TASK STATEMENT: Reproduce the records from their start through the line containing "Answer: the kiteboarder", including that line, and leave the pictures out of your answer.

[Dataset excerpt]

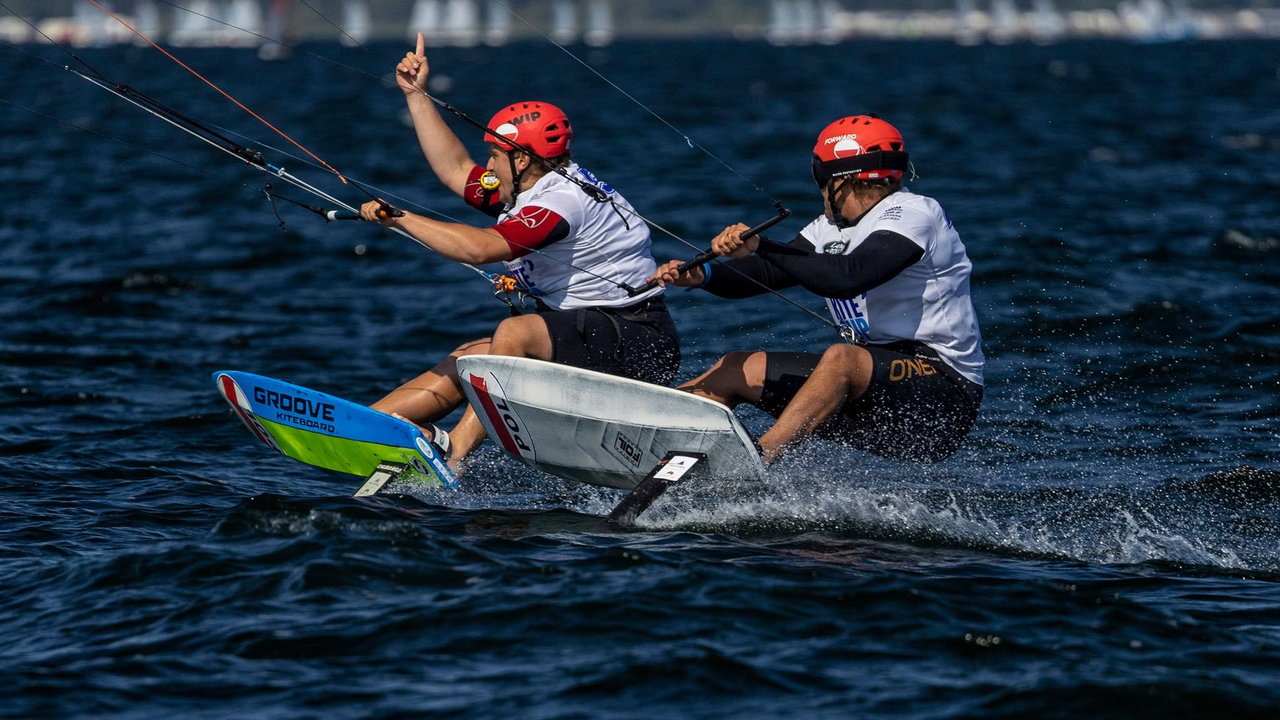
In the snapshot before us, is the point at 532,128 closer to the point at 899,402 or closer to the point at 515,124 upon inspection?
the point at 515,124

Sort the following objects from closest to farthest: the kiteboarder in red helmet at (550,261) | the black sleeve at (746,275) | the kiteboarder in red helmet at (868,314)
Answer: the kiteboarder in red helmet at (868,314) → the kiteboarder in red helmet at (550,261) → the black sleeve at (746,275)

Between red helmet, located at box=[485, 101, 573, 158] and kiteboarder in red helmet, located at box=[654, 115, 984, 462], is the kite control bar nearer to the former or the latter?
kiteboarder in red helmet, located at box=[654, 115, 984, 462]

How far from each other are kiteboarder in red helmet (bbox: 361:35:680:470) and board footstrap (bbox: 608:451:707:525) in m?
0.70

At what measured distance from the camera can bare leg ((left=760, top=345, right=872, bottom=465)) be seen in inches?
268

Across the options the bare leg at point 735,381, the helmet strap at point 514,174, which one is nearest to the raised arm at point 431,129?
the helmet strap at point 514,174

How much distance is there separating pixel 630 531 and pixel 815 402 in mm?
1013

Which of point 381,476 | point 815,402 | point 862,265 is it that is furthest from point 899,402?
point 381,476

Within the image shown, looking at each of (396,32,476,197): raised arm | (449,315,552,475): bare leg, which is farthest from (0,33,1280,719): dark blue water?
(396,32,476,197): raised arm

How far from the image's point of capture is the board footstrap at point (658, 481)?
22.1ft

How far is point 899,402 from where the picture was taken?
7020 mm

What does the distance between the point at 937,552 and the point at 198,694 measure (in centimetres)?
318

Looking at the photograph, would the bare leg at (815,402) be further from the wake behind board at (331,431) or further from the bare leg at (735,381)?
the wake behind board at (331,431)

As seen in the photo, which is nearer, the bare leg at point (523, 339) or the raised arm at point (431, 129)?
the bare leg at point (523, 339)

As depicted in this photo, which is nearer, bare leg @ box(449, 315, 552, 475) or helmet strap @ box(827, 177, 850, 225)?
helmet strap @ box(827, 177, 850, 225)
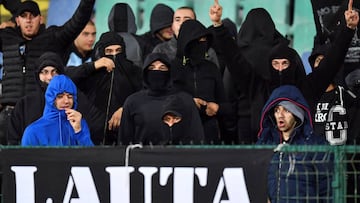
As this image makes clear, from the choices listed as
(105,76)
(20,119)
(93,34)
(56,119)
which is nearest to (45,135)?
(56,119)

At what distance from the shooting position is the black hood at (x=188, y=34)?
1037 cm

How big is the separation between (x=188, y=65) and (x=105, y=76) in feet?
2.83

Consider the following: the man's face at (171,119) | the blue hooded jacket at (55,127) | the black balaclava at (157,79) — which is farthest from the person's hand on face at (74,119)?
the black balaclava at (157,79)

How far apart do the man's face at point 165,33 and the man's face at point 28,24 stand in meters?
1.42

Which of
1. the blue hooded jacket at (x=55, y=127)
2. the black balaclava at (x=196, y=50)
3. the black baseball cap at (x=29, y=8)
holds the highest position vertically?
the black baseball cap at (x=29, y=8)

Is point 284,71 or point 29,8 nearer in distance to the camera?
point 284,71

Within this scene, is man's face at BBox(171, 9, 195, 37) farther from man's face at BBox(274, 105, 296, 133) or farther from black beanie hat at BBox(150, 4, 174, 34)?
man's face at BBox(274, 105, 296, 133)

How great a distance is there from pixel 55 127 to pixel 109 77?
1671 mm

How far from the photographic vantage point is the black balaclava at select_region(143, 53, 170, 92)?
32.4 ft

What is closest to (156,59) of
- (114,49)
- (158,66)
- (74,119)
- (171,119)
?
(158,66)

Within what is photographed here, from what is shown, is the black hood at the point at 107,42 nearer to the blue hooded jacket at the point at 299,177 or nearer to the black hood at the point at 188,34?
the black hood at the point at 188,34

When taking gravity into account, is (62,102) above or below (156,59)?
below

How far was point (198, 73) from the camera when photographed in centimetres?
1035

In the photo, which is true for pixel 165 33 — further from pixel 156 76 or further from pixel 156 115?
pixel 156 115
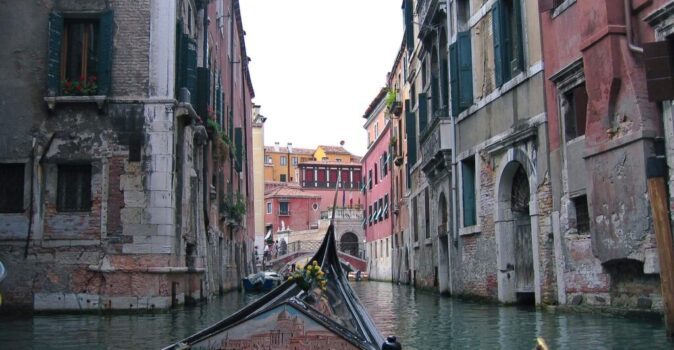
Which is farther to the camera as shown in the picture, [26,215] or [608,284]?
[26,215]

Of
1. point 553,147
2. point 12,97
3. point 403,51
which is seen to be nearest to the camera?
point 553,147

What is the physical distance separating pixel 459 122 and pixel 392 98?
13958 mm

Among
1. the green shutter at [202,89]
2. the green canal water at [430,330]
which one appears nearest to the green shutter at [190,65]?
the green shutter at [202,89]

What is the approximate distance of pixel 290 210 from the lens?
54031 mm

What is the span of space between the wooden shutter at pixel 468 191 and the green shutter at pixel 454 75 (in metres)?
1.06

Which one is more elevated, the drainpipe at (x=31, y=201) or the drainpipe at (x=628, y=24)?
the drainpipe at (x=628, y=24)

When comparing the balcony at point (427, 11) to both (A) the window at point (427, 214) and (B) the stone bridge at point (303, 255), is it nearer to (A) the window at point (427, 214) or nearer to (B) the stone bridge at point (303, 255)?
(A) the window at point (427, 214)

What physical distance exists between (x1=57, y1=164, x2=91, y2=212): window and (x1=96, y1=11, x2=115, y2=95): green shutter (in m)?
1.21

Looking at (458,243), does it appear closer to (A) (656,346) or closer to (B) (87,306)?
(B) (87,306)

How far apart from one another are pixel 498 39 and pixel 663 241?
623cm

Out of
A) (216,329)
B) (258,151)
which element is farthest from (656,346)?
(258,151)

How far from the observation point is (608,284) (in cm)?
879

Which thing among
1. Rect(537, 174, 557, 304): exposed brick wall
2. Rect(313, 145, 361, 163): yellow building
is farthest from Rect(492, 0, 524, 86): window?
Rect(313, 145, 361, 163): yellow building

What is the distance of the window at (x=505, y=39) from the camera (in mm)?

COMPLETE ANSWER:
In the snapshot before us, is the point at 532,128 closer to the point at 899,402 or closer to the point at 515,124 upon inspection?
the point at 515,124

Sort the following objects from closest to farthest: the kiteboarder in red helmet at (550,261) | the black sleeve at (746,275) | the kiteboarder in red helmet at (868,314)
Answer: the kiteboarder in red helmet at (868,314) → the kiteboarder in red helmet at (550,261) → the black sleeve at (746,275)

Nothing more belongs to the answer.